▸ INFORMATION PROVIDED:
-------

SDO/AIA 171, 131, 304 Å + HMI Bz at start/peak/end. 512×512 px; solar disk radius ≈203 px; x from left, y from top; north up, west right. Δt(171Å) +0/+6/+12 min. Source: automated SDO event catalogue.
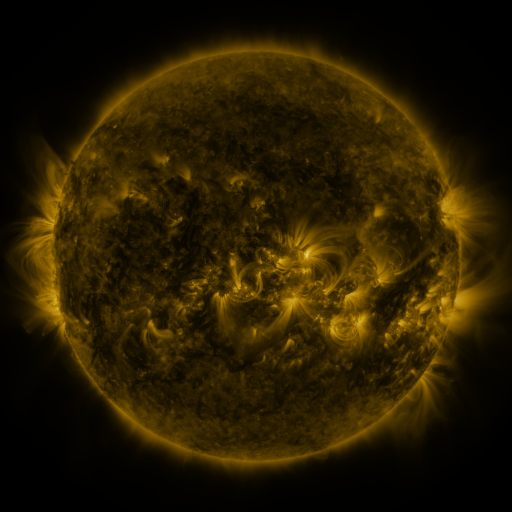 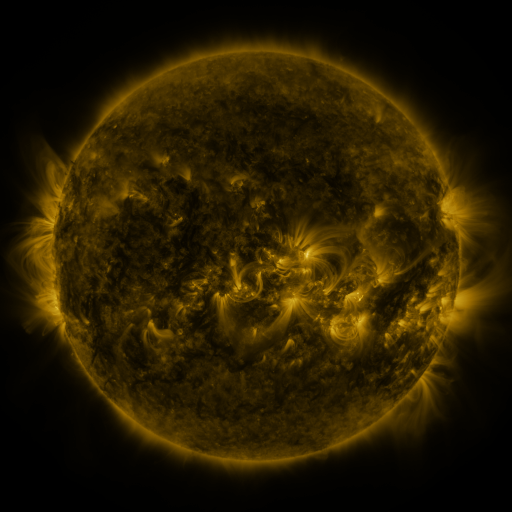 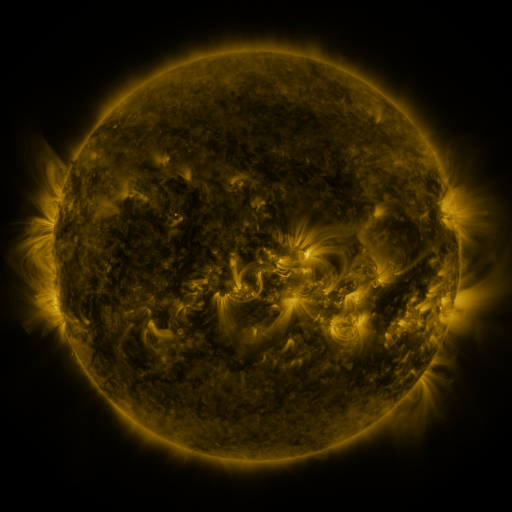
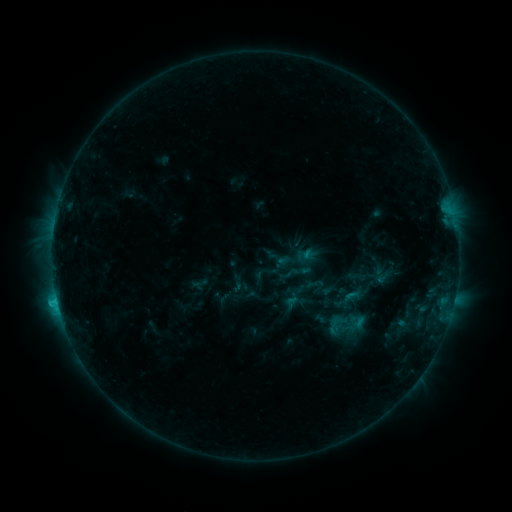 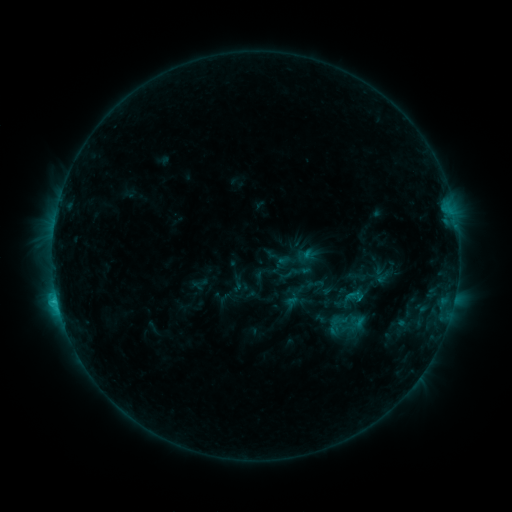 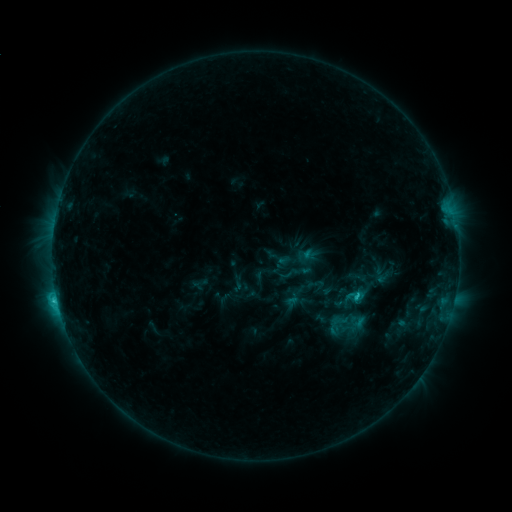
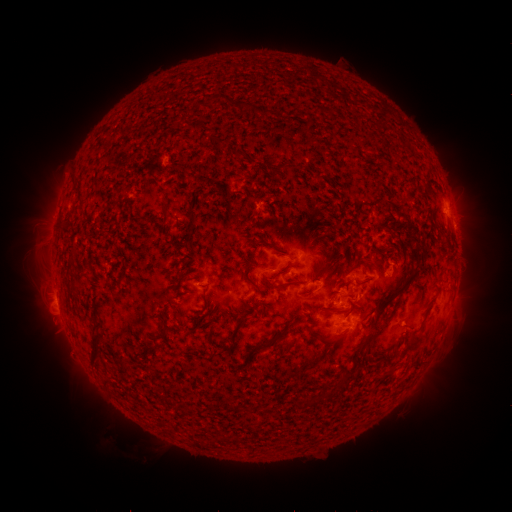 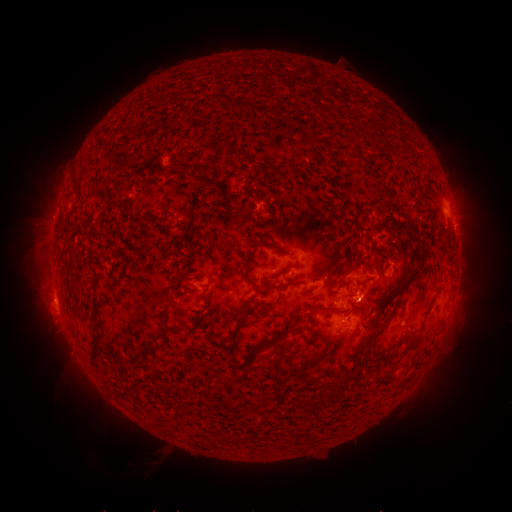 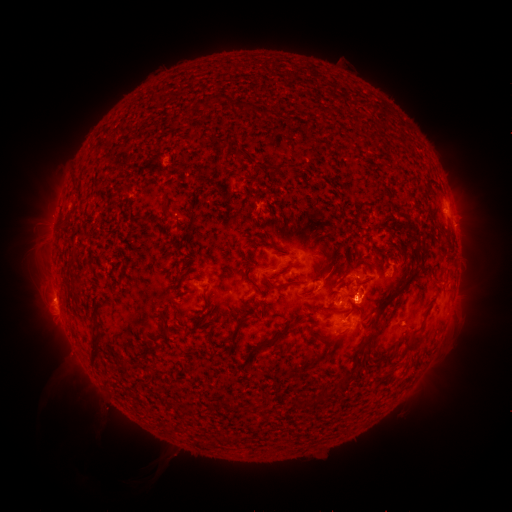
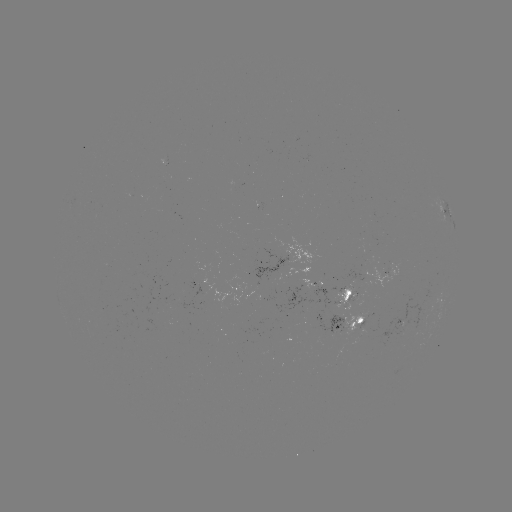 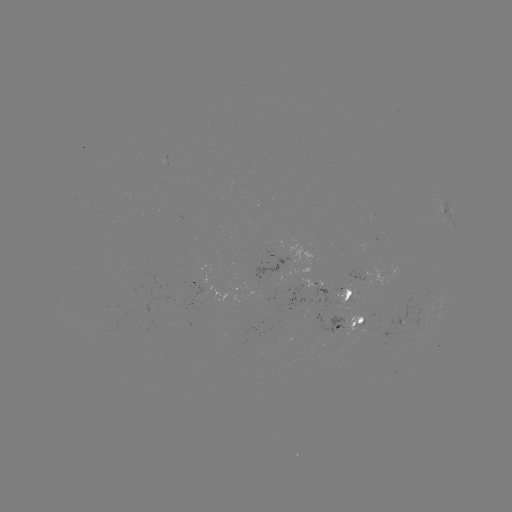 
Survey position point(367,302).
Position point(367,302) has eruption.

-------

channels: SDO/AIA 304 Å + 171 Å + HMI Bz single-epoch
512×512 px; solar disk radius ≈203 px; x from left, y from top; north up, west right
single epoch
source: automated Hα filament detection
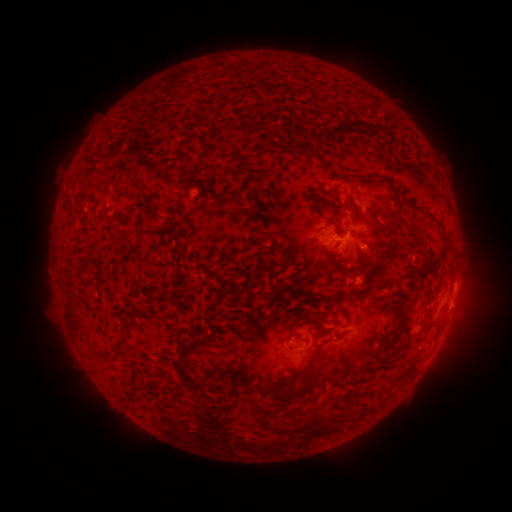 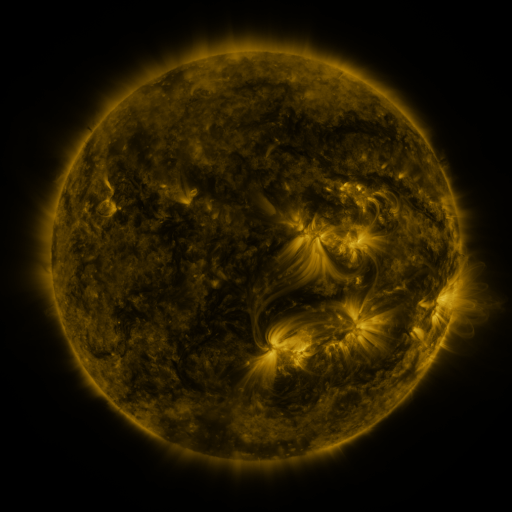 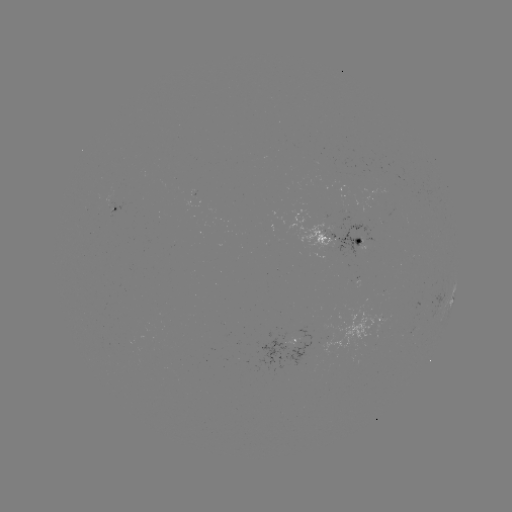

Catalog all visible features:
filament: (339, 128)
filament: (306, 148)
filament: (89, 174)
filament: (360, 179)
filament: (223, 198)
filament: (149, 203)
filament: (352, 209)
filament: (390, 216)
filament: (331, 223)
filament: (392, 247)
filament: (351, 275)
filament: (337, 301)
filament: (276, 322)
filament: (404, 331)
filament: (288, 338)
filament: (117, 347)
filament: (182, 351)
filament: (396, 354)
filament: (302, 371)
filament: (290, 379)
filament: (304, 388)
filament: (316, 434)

-------

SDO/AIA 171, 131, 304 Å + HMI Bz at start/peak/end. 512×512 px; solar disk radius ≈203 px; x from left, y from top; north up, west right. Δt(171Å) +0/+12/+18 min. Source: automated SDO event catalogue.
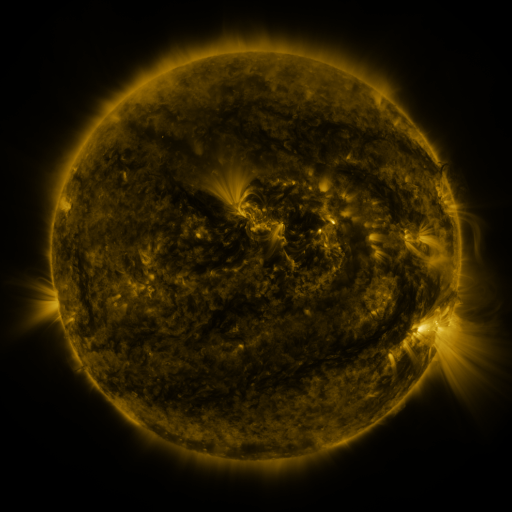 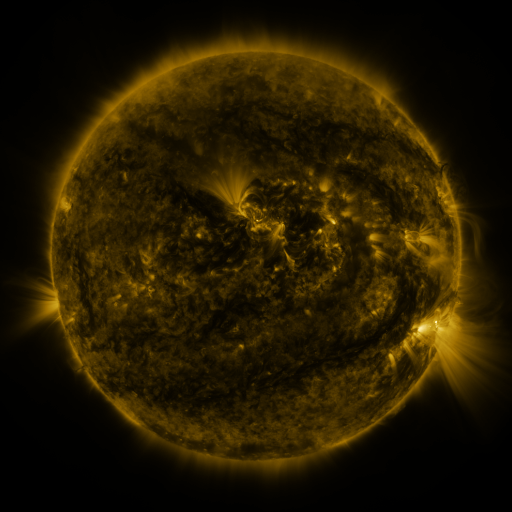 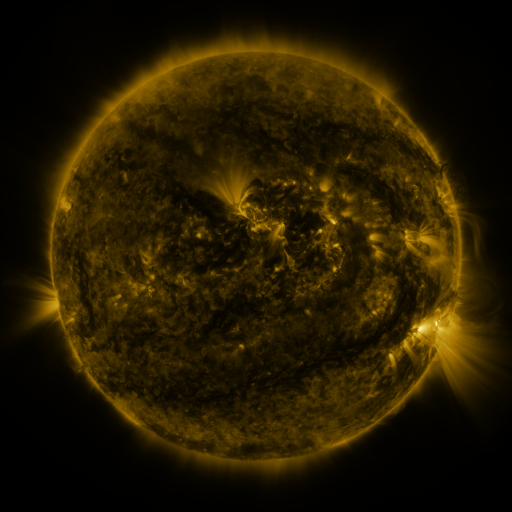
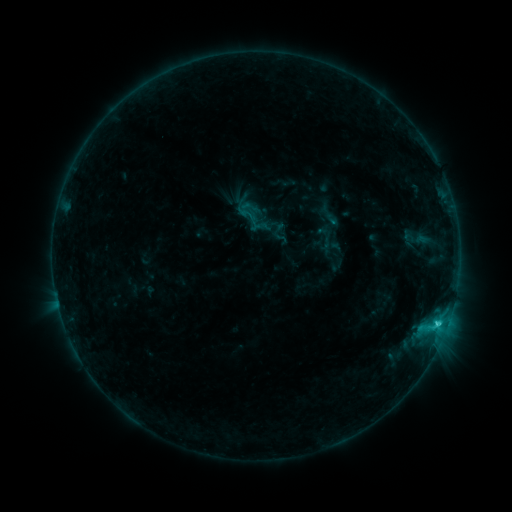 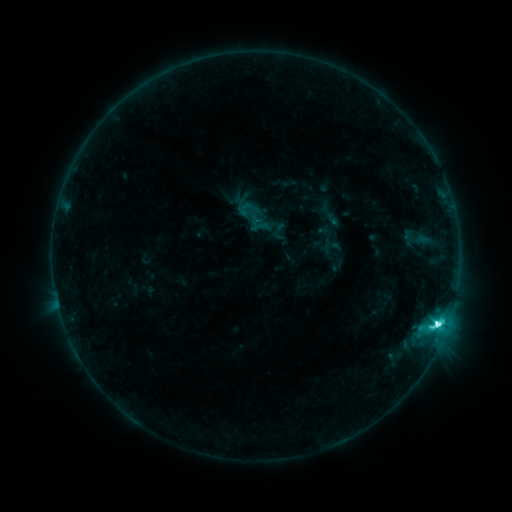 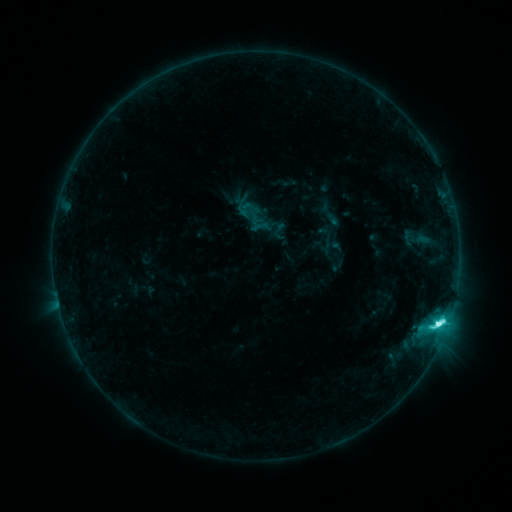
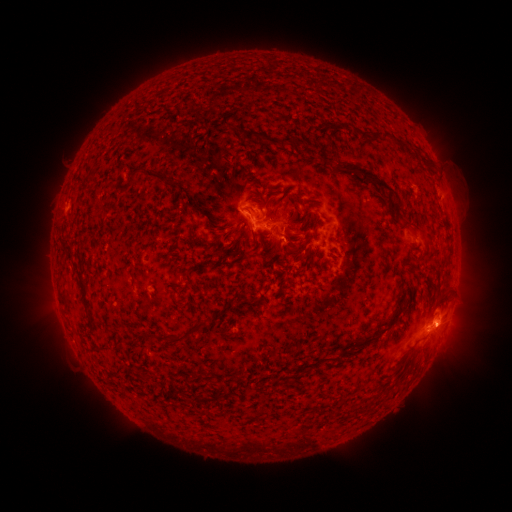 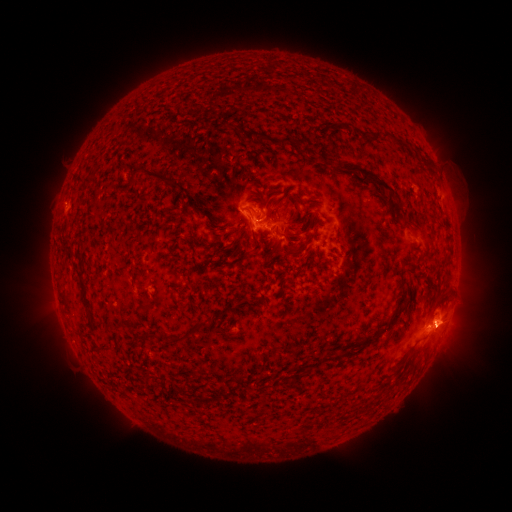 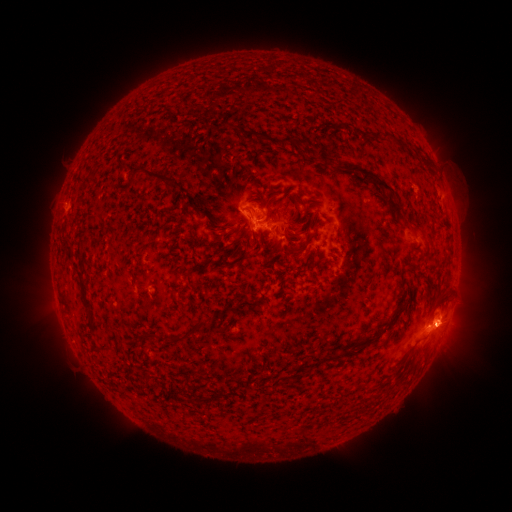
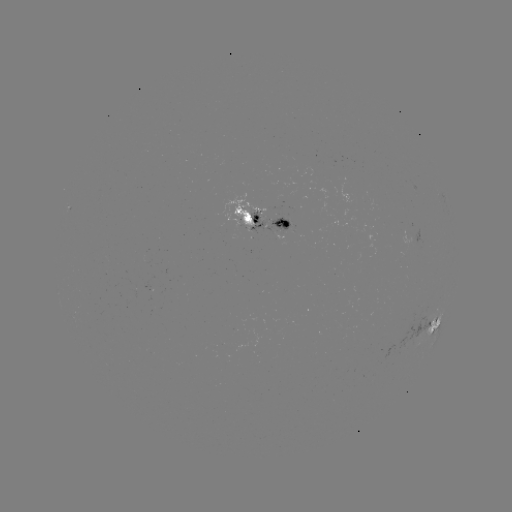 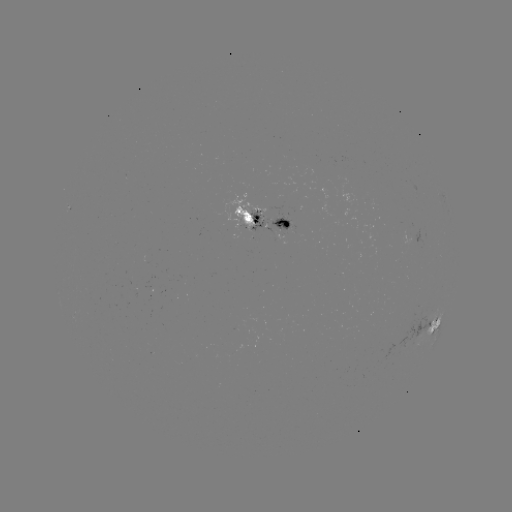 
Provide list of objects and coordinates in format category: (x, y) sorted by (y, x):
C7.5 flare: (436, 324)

-------

▸ SHORT TASK: In the material, take the lines from the line with "channels: SDO/AIA 304" to the line with "filament: (89, 174)" and write them out again with "Catalog" swapped for "List", changing nothing else. Omit the pictures.

▸ REPLY:
channels: SDO/AIA 304 Å + 171 Å + HMI Bz single-epoch
512×512 px; solar disk radius ≈203 px; x from left, y from top; north up, west right
single epoch
source: automated Hα filament detection

List all visible features:
filament: (339, 128)
filament: (306, 148)
filament: (89, 174)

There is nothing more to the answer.